# WHAT TO WORK ON
Make a word-for-word copy of the entries below from their first line through the line with "order: Rodentia", and add nothing.

##############################

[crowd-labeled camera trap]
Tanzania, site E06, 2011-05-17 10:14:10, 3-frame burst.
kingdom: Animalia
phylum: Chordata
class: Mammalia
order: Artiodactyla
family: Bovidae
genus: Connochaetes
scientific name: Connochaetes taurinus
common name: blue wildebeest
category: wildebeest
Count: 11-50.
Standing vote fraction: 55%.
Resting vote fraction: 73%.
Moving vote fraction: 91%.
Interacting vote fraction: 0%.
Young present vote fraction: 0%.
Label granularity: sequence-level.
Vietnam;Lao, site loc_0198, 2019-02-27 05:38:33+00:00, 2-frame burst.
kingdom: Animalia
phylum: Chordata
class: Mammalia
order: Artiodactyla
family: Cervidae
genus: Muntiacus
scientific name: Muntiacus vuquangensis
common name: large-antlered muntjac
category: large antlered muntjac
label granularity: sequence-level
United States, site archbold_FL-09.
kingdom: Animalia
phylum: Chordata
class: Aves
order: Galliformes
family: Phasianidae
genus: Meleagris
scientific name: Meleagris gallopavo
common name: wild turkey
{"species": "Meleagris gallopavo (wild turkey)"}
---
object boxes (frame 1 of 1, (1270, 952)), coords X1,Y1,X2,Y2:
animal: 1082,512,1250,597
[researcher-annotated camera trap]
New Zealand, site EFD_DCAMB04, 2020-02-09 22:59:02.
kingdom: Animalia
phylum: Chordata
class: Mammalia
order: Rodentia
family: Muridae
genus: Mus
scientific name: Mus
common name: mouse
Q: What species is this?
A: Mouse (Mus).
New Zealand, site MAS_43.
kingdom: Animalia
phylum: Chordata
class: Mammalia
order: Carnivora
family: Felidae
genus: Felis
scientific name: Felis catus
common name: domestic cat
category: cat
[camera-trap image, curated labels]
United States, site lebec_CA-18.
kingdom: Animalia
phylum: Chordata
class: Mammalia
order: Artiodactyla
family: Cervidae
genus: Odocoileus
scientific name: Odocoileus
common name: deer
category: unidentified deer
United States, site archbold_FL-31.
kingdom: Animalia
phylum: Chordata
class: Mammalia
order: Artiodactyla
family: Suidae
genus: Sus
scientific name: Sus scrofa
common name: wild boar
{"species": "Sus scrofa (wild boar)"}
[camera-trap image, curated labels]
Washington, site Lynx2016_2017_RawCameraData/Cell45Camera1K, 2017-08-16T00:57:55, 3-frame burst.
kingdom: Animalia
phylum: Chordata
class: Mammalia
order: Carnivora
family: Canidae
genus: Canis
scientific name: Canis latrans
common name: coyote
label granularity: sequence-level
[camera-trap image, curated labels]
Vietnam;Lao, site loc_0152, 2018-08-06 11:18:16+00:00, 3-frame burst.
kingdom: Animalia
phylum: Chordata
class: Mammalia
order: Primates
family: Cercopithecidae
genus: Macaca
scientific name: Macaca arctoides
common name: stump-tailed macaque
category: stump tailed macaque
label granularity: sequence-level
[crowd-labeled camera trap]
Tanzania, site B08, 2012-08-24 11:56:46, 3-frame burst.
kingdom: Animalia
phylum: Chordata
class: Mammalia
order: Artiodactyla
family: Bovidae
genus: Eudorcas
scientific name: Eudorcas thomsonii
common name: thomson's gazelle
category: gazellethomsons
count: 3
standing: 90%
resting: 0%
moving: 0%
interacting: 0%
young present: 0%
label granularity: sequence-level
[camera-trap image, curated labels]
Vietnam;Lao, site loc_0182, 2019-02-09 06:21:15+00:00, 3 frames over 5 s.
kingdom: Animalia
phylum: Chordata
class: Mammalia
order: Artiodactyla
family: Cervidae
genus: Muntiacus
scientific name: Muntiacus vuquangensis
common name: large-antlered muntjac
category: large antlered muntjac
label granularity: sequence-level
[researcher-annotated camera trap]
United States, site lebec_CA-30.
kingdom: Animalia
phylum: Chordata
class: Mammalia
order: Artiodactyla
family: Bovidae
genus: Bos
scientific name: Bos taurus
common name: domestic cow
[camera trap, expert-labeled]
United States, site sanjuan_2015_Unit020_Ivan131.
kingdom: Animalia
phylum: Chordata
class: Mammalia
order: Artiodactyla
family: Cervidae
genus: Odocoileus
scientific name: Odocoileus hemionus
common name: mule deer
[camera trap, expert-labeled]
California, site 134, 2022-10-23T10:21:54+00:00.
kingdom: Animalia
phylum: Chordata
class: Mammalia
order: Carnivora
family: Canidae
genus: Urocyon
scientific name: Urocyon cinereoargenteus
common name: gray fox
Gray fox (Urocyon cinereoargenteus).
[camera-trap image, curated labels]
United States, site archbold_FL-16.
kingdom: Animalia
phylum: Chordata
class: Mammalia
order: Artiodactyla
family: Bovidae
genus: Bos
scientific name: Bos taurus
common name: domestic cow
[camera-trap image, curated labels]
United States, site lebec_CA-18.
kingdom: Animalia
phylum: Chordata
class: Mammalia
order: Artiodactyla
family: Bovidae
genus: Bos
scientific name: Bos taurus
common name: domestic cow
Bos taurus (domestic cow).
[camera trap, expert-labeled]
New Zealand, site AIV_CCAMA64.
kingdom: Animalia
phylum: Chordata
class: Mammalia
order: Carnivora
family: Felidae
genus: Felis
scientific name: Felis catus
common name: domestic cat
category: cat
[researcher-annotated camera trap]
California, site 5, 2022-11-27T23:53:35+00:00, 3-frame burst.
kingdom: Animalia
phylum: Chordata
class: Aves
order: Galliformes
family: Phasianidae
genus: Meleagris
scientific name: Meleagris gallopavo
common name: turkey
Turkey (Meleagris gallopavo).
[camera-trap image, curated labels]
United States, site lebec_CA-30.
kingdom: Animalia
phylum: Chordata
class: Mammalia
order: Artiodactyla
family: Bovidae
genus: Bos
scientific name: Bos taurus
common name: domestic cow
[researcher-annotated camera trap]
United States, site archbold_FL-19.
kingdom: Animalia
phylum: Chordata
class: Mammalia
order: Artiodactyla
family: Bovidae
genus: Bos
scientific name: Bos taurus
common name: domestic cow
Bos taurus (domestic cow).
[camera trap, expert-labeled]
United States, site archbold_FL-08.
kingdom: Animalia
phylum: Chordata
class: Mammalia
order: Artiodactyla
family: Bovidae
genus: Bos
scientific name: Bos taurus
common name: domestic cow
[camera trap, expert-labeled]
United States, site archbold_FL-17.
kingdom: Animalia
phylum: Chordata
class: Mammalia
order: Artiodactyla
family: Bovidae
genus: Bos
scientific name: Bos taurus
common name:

##############################

# WRITTEN SOLUTION
[crowd-labeled camera trap]
Tanzania, site E06, 2011-05-17 10:14:10, 3-frame burst.
kingdom: Animalia
phylum: Chordata
class: Mammalia
order: Artiodactyla
family: Bovidae
genus: Connochaetes
scientific name: Connochaetes taurinus
common name: blue wildebeest
category: wildebeest
Count: 11-50.
Standing vote fraction: 55%.
Resting vote fraction: 73%.
Moving vote fraction: 91%.
Interacting vote fraction: 0%.
Young present vote fraction: 0%.
Label granularity: sequence-level.
Vietnam;Lao, site loc_0198, 2019-02-27 05:38:33+00:00, 2-frame burst.
kingdom: Animalia
phylum: Chordata
class: Mammalia
order: Artiodactyla
family: Cervidae
genus: Muntiacus
scientific name: Muntiacus vuquangensis
common name: large-antlered muntjac
category: large antlered muntjac
label granularity: sequence-level
United States, site archbold_FL-09.
kingdom: Animalia
phylum: Chordata
class: Aves
order: Galliformes
family: Phasianidae
genus: Meleagris
scientific name: Meleagris gallopavo
common name: wild turkey
{"species": "Meleagris gallopavo (wild turkey)"}
---
object boxes (frame 1 of 1, (1270, 952)), coords X1,Y1,X2,Y2:
animal: 1082,512,1250,597
[researcher-annotated camera trap]
New Zealand, site EFD_DCAMB04, 2020-02-09 22:59:02.
kingdom: Animalia
phylum: Chordata
class: Mammalia
order: Rodentia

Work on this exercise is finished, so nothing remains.